Für städtebauliche Verdichtungsszenarien gibt es kein Ideal – aber Erfahrungen. Zum einen verlangt bauliche Dichte nach ihrer Entdichtung: Eine Perforierung des Stadtganzen mit Parks, Höfen, Brachen und Orten, die dem Nichtstun als Nichtstun dienen. Zum anderen öffnen Nachverdichtungen Chancen. Sie ermöglichen städtebauliche Verfeinerungen: Defizite an Bildung, Dienstleistungen, Läden, Kneipen und Parklandschaften können so ausgeglichen werden. Die Vielfalt an Nutzungen und Versorgung setzt weiter oft bauliche Nachverdichtungen voraus, da eine relativ hohe Bevölkerungsdichte nötig ist, damit die Angebote auch gebraucht werden. Dabei sind kleine Eingriffe – sogenannte Mikroverdichtungen – subtiler und geeigneter als eine Nachverdichtung mit Grossüberbauungen aus redundanten Immobiliengestellen.

Empfangspolitik

Die Kernfrage der Nachverdichtung dreht sich um eine Empfangspolitik. Ob die Stadtrückwanderung überhaupt stattfinden kann, steht unmittelbar im Zusammenhang mit dem Angebot an Wohnungen. Nicht bloss, ob sie «bezahlbar» sind, sondern ob sie auch dem unterschiedlichen Bedarf und Bedürfnissen entsprechen.
Es gibt ein Mittel, das ein geringes bauliches Wachstum voraussetzt und innerhalb bestehender Städte geeignet ist. Es entspricht eher einem Prozess: wenn Wohnformen in eine andere Stadtform übergehen.

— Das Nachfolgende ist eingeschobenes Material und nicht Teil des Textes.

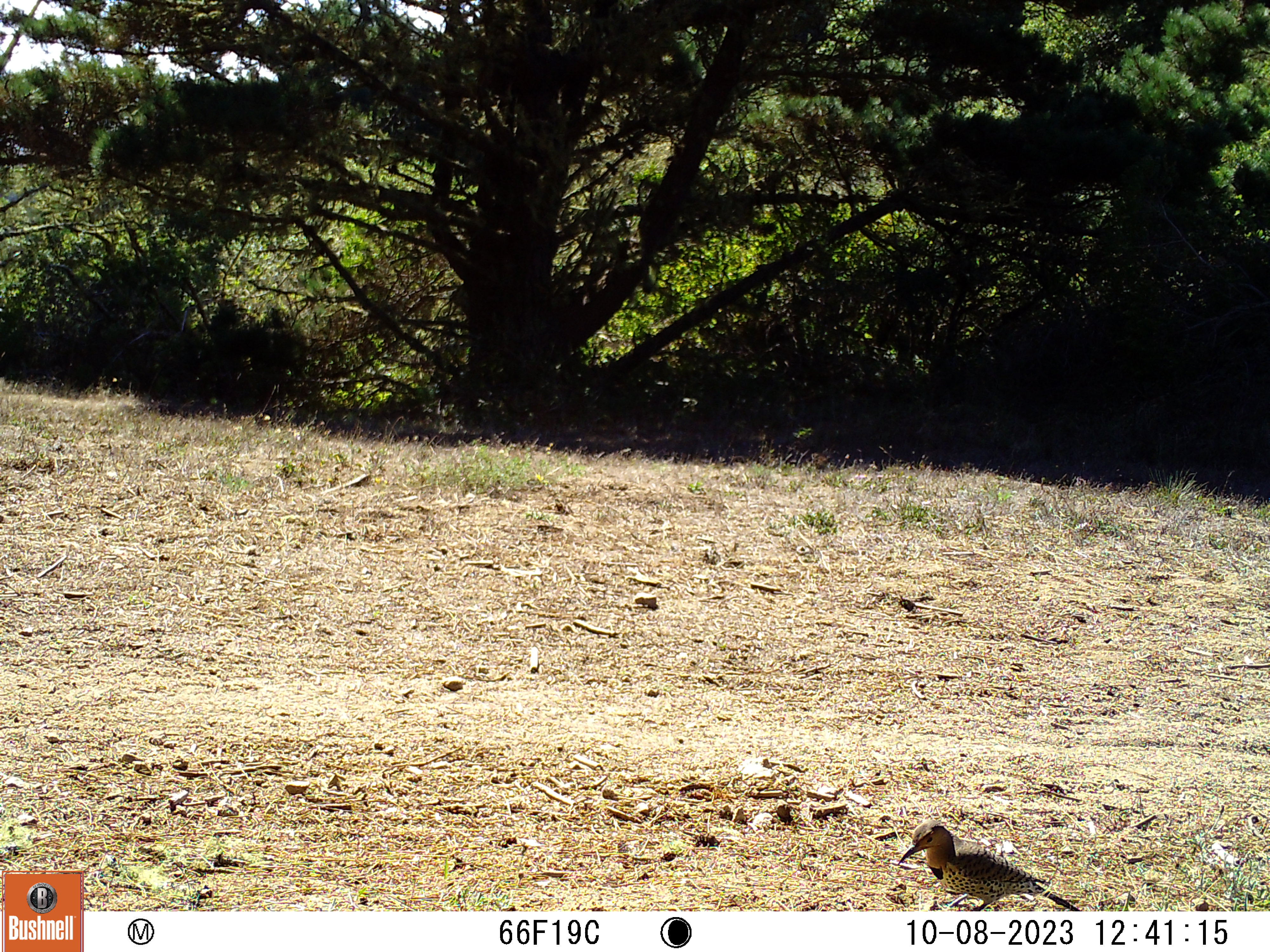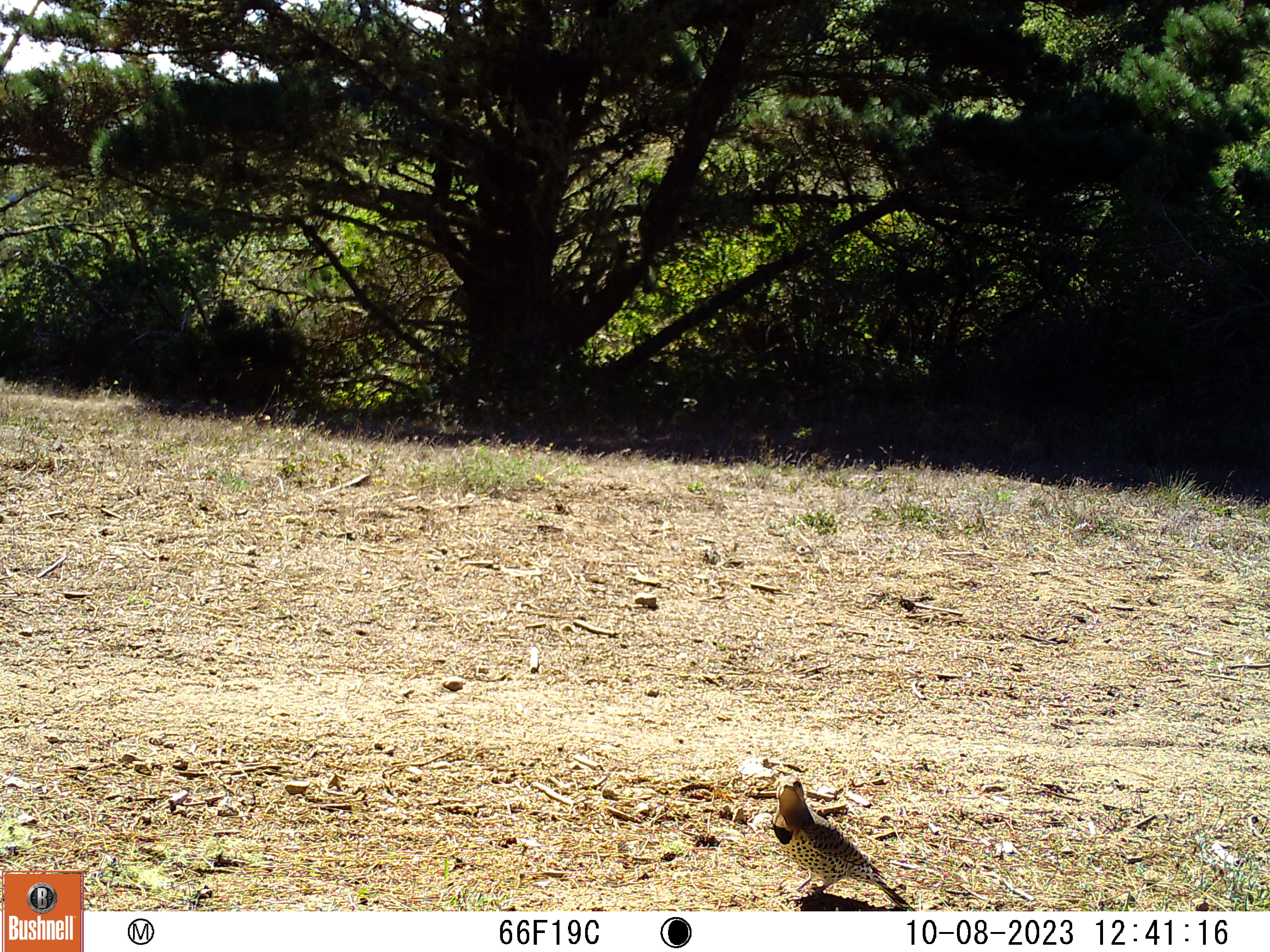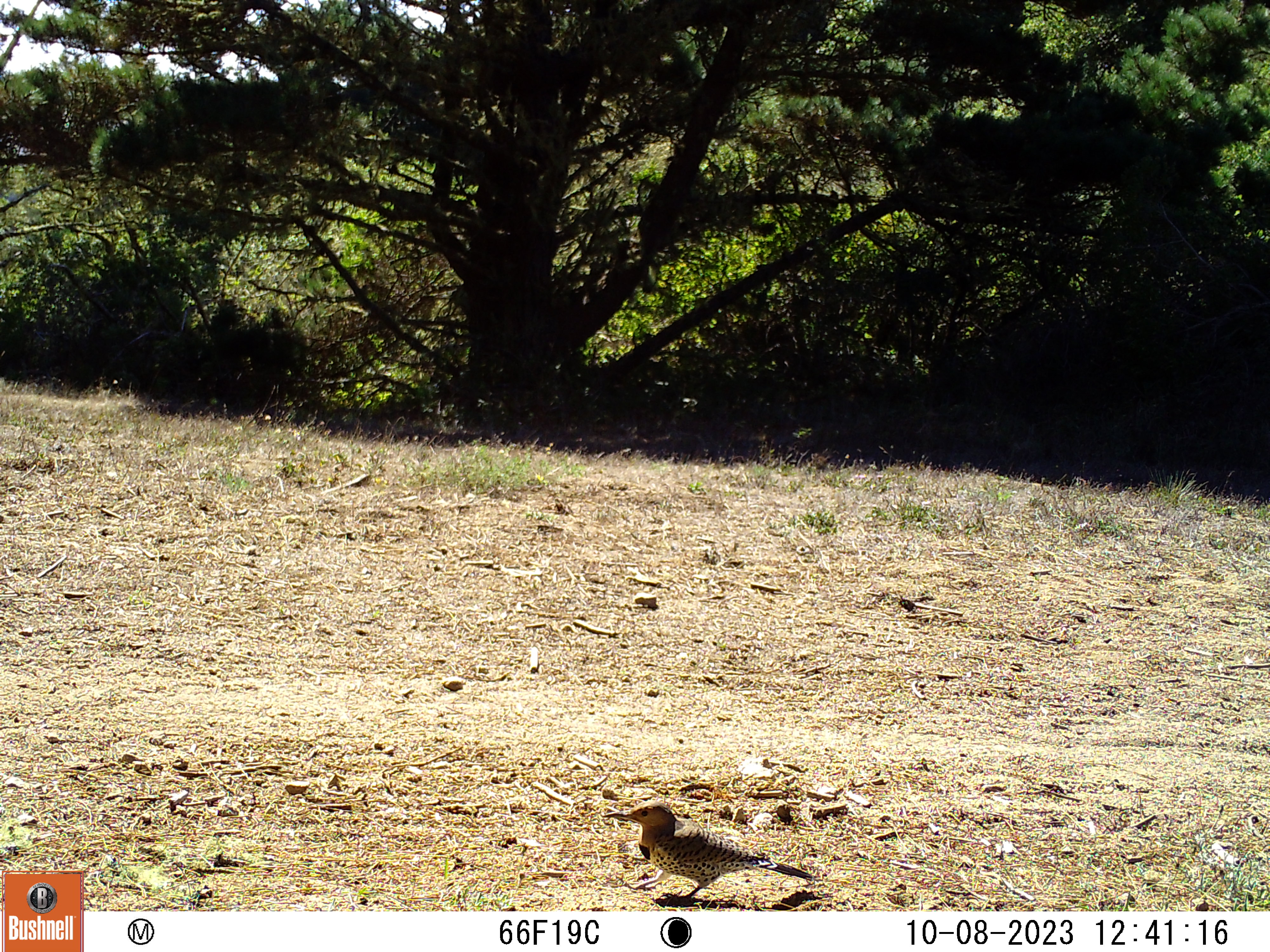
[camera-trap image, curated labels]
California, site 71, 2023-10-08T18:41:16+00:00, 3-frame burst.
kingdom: Animalia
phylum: Chordata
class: Aves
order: Piciformes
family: Picidae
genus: Colaptes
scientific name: Colaptes auratus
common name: northern flicker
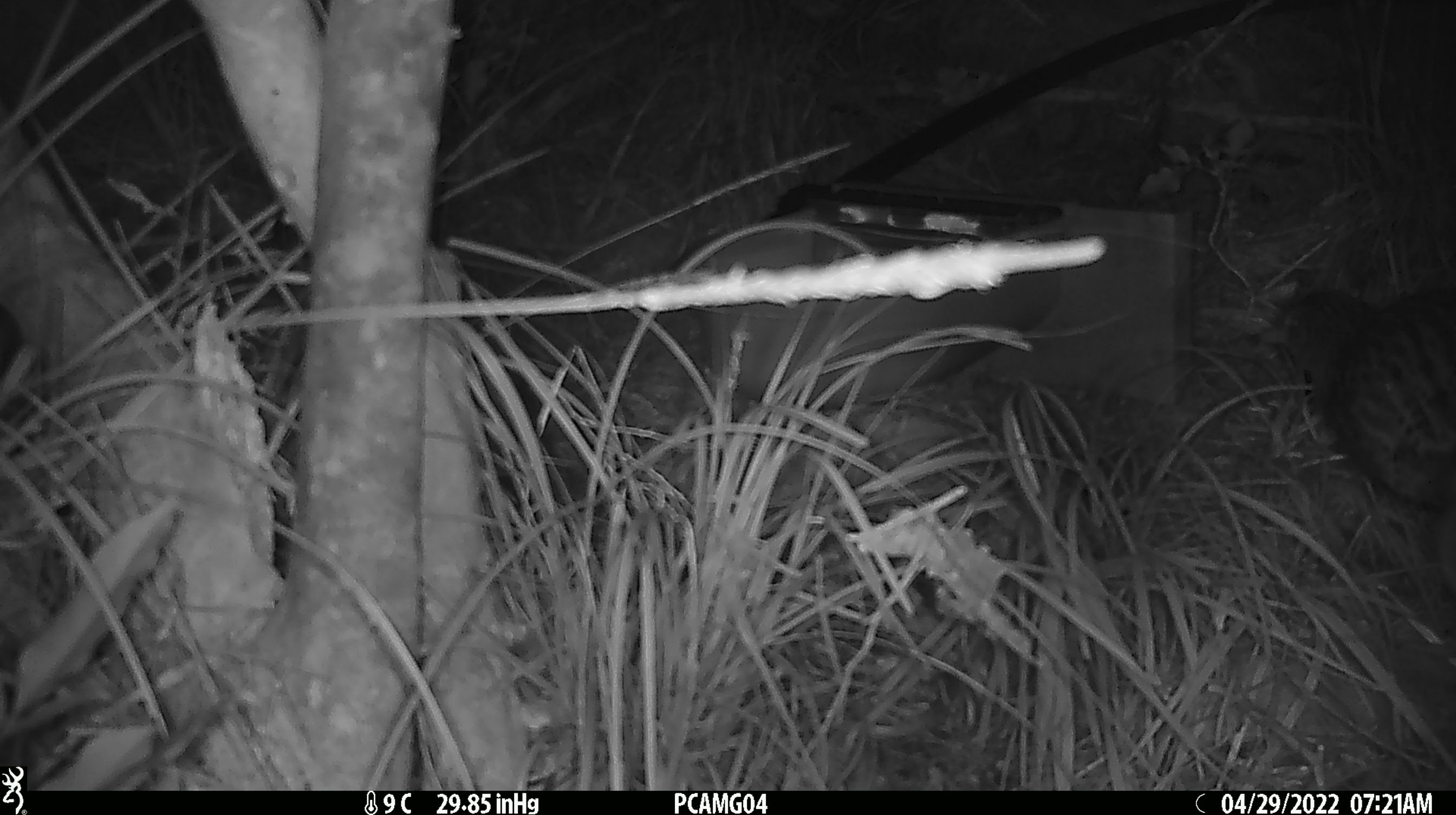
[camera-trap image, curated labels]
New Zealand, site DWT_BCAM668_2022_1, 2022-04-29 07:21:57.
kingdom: Animalia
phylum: Chordata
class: Aves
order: Gruiformes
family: Rallidae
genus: Gallirallus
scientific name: Gallirallus australis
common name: weka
Weka (Gallirallus australis).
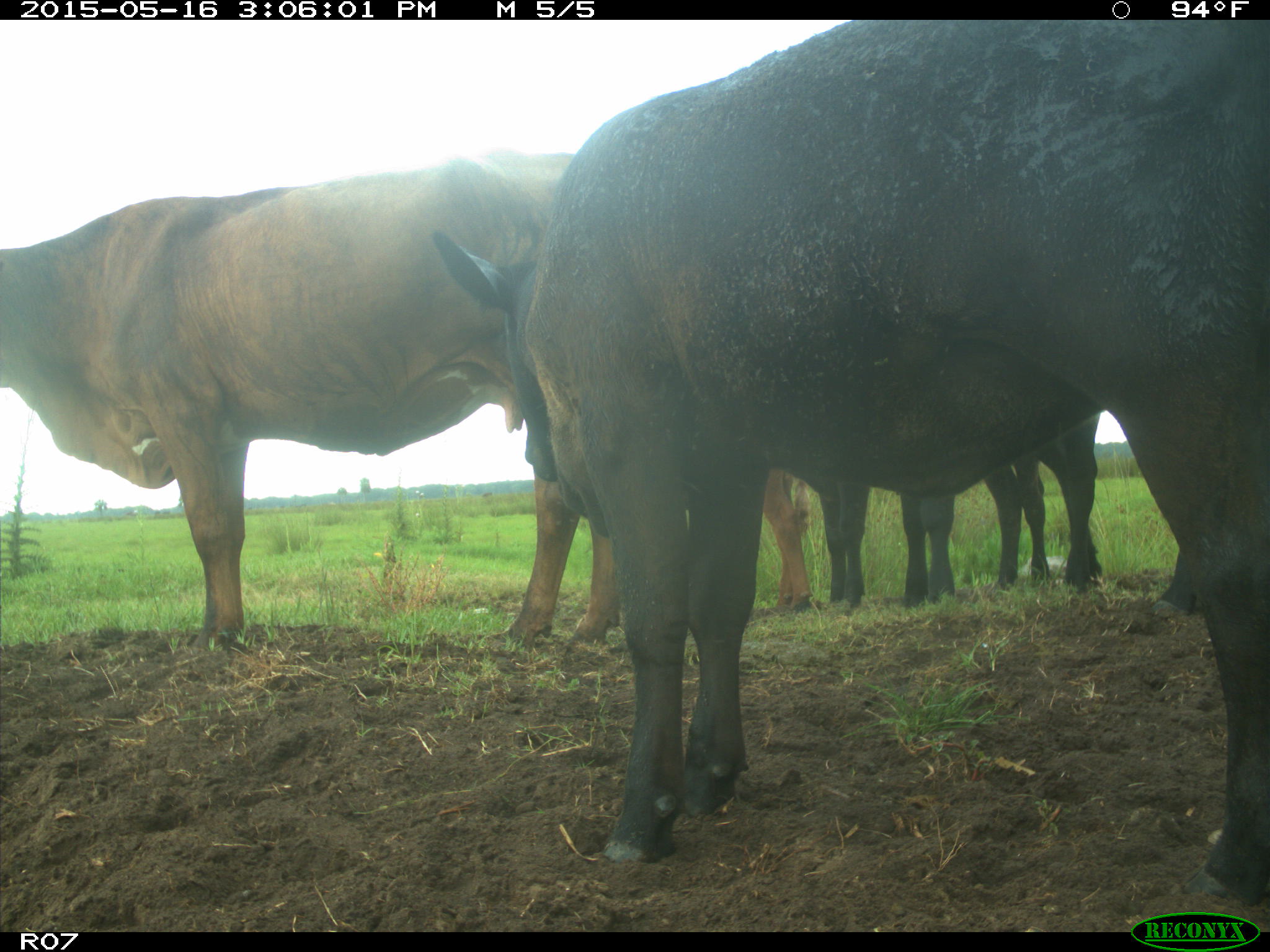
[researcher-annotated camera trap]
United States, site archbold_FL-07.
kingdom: Animalia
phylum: Chordata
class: Mammalia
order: Artiodactyla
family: Bovidae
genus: Bos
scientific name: Bos taurus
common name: domestic cow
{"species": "Bos taurus (domestic cow)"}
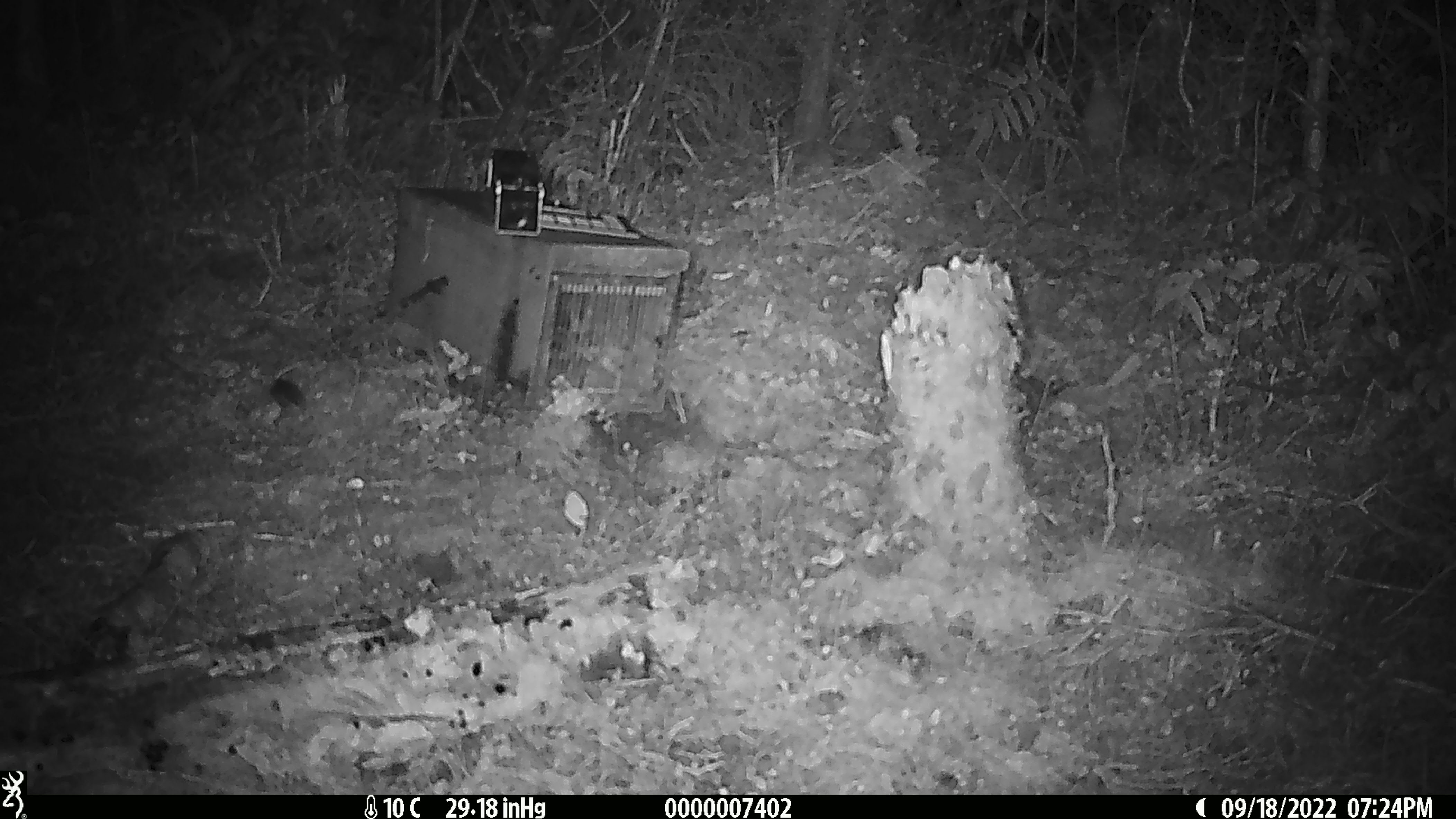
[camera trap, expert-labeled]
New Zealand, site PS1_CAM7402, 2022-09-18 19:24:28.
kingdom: Animalia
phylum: Chordata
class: Mammalia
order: Rodentia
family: Muridae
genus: Mus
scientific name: Mus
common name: mouse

Das ist möglich, wenn Wohnen, Arbeiten, Erholen nicht weiter auf Funktionen beschränkt, sondern als Möglichkeit für verschiedene, wechselnde Tätigkeiten erweitert werden. Ausserdem müssen private mit öffentlichen Räumen anders kombiniert und weniger trennend strukturiert werden. Wenn städtische Öffentlichkeit nicht als «Event» ausgesondert wird, sondern in den Alltag integriert ist. Wenn das Öffentliche sich nicht auf erzwungene Nachbarschaften oder Gemeinschaften reduziert, sondern angereichert ist mit Orten unbekannter Möglichkeiten, die weder Funktionen determinieren noch ausgrenzend einen spezifischen Habitus voraussetzen.